Rami Ismail (born 30 October 1988) is a Dutch-Egyptian independent video game developer. He is further known for being a spokesperson within the video game industry on the topics of diversity and reaching out to game developers from developing countries. He co-founded the studio Vlambeer with Jan Willem Nijman in 2010, where they developed games such as Ridiculous Fishing, Luftrausers, and Nuclear Throne.

== Early life ==
Ismail was born in the Netherlands to an Egyptian father and Dutch mother, and was raised as a Muslim.

== Vlambeer ==
Ismail had attended the Utrecht School of the Arts where he met Jan Willem Nijman. The two paired up during a game development course, producing what they thought was a potentially marketable game.
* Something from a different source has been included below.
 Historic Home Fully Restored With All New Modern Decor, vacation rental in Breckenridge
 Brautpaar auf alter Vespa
When the school demanded rights to the game, both dropped out of the school and founded Vlambeer in 2010 so they could continue developing games without this type of interference. While many of Vlambeer's games were critically well received, the studio was propelled by the overnight success of the 2013 mobile game Ridiculous Fishing, which brought in more than in revenue within six months, helping to financially stabilize Vlambeer and both Ismail and Nijman.
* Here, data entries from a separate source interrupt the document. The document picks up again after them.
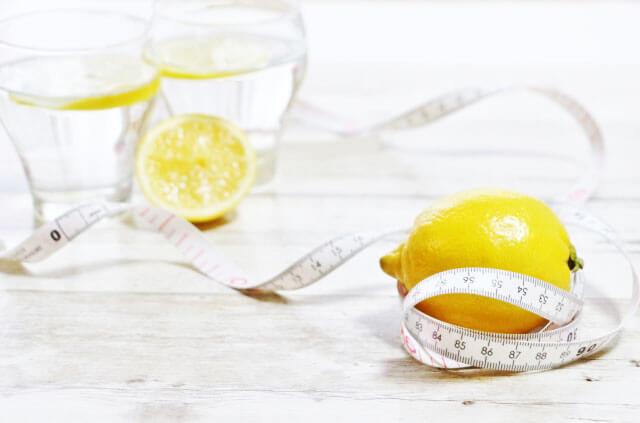 レモン水でダイエット!デトックス効果で簡単に痩せる方法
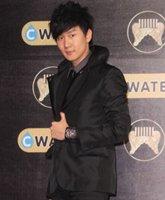 林俊杰身穿黑色西装可爱腼腆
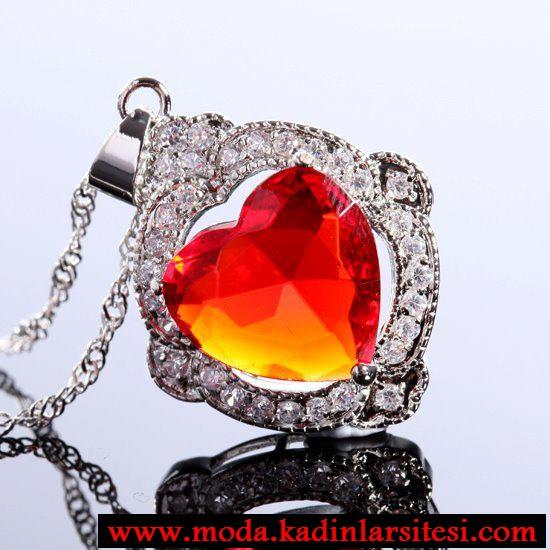 turuncu kalpli kolye ucu modeli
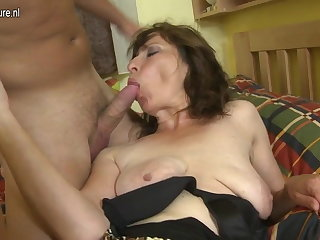 Hairy mom fucking her son's best side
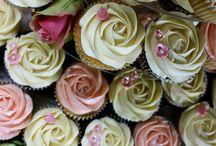 Wedding Cupcakes / by Jen Morris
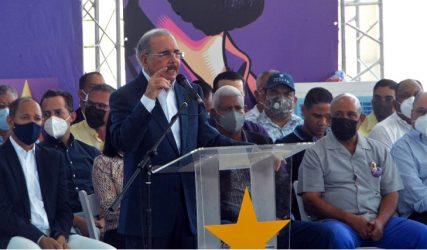 Danilo vuelve a la carga: fustiga al Gobierno y exalta obras del PLD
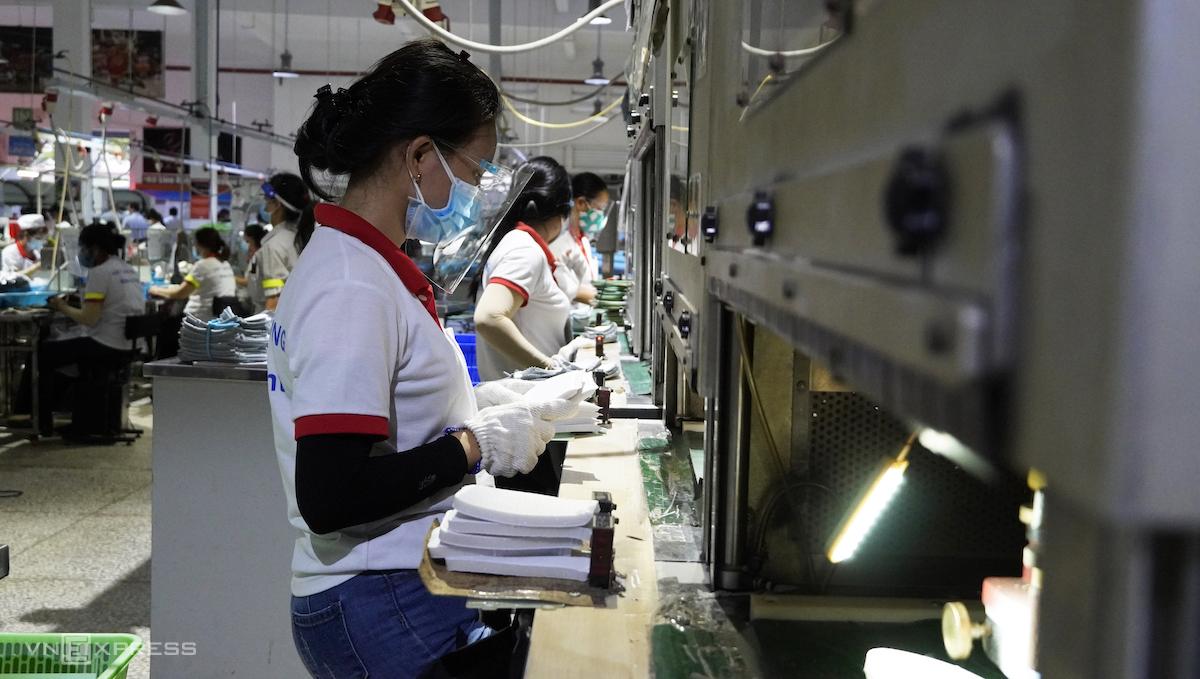 Công nhân tại Công ty TNHH giày Chin Luh (KCN Thuận Đạo, Bến Lức), tháng 7/2021. Ảnh: Hoàng Nam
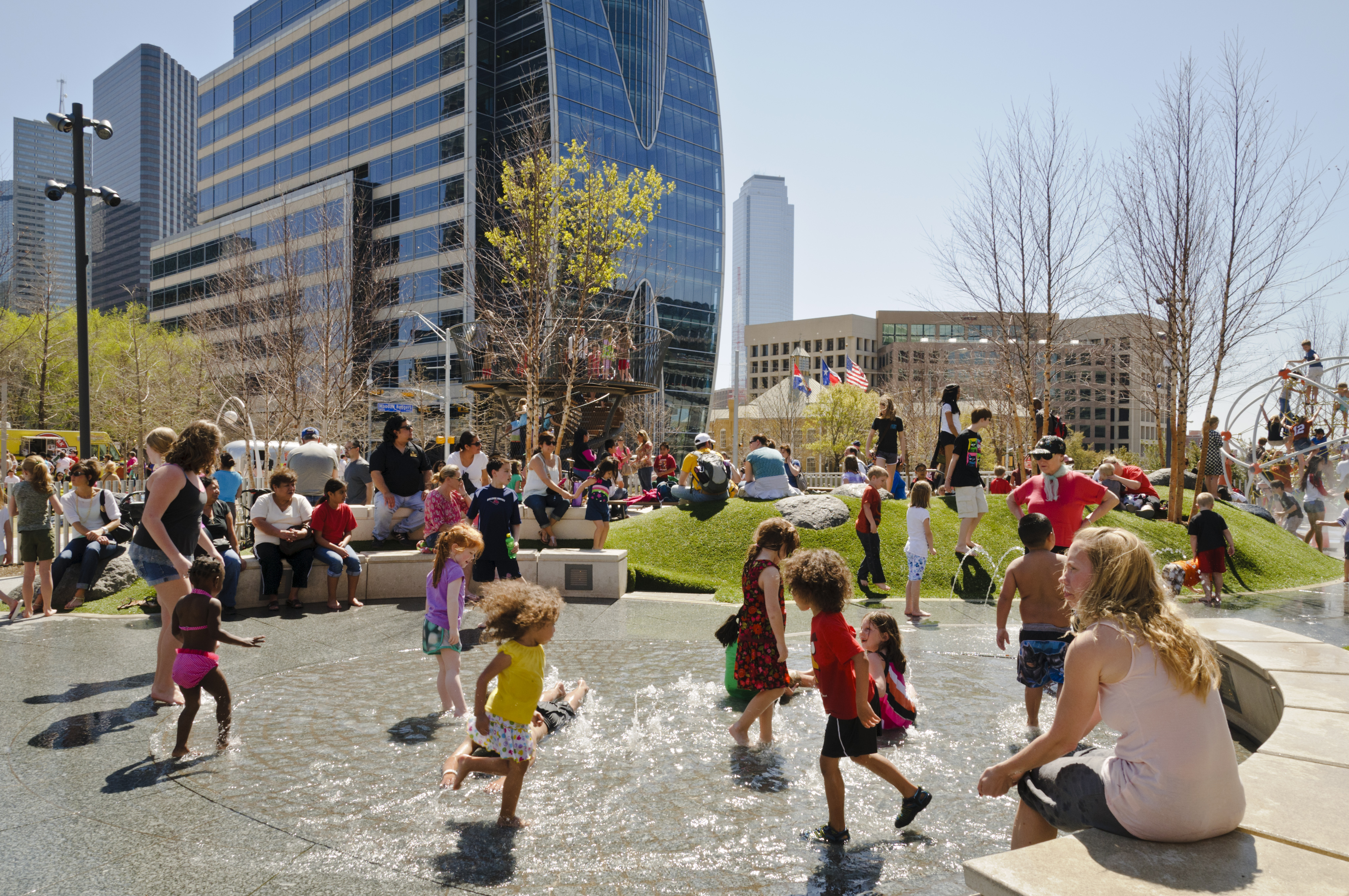 Top Ten Things To Do At Klyde Warren Park
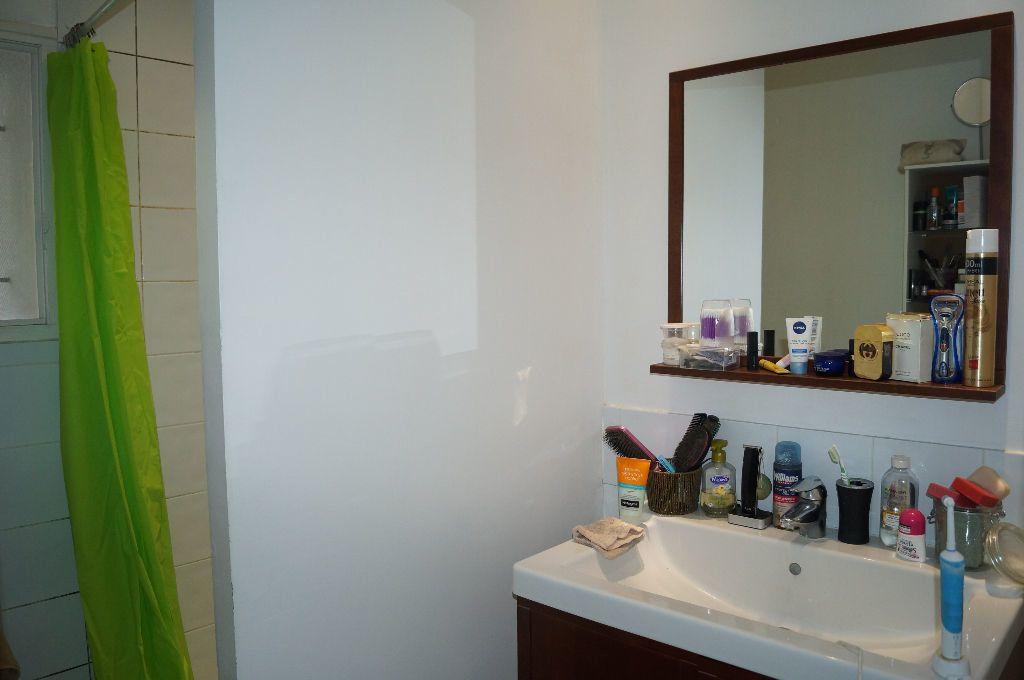 Appartement à louer 2 44.3m2 à Graveson vignette-6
Through Vlambeer, Ismail led the development of presskit() and distribute(), free online tools for independent developers to prepare and distribute press kits and marketing materials, demo-ready copies of games, and other materials to press members.

== Views ==
As a Muslim and frequently in contact with members of the video game industry outside of Western and Asian nations, Ismail has spoken about better reaching programmers in developing countries. He has been strongly critical of policies like the Trump travel ban, which not only has affected his travels into the United States, but which he states puts a great cost towards programmers from developing countries to attend important industry functions. In 2018, Ismail issued more criticism at the travel ban, as several non-Western or Asian developers were prevented from obtaining travel visas to attend the Game Developers Conference in the United States. In January 2019, Ismail announced the establishment of Gamedev.world, a game developer conference aimed at independent game developers from these affected countries that he founded with Sarah Elmaleh, Gwen Frey, Houssem Ben Amor and Gabriel Dal Santo. Gamedev.world was to be a games conference that was also inclusive of non-Western countries. The inaugural conference was held via online streaming and other virtual conference services in June 2019. Presenters were able to talk in their native tongue, and talks were translated in 30 different languages. In the wake of the cancellation of the physical 2020 Game Developers Conference due to the COVID-19 pandemic, Gamedev.world ran several charitable events to help developers who had lost non-refundable payments for attending the conference to help recoup costs.

== Accolades ==
Ismail, along with Nijman, were featured in Forbes 30 under 30 for Games in 2015. Ismail was given the Ambassador award from the 2018 Game Developers Choice Awards for his activism towards encouraging diversity within video games and helping to support game developers from less-developed countries. Variety named Ismail one of the Most Influential in Videogames in 2018 for his work in creating free tools for independent creators and GamesIndustry.biz named Ismail one of its People of the Year for 2018 for his continued support for engaging with developing countries. In December 2018, Ismail was invited to the "Uitblinkerslunch" with King Willem-Alexander and Queen Máxima, an annual event that honors a handful of Dutch people who have achieved "extraordinary accomplishments".

== Personal life ==
Ismail lives in the Netherlands. For five years, he had lived with his wife Adriel Wallick, another game developer, whom he met through his work in video games. With the help of Bungie, the two were virtually engaged within Destiny in October 2016, and were married by November 2017. The two separated by August 2018 and remain friends. Ismail also frequently gives talks at both smaller and larger conventions and also frequently gives Game Design lectures at universities.

In August 2022 Ismail completed his flight training and became a licensed pilot. He credits playing Microsoft Flight Simulator with helping him pass the examination.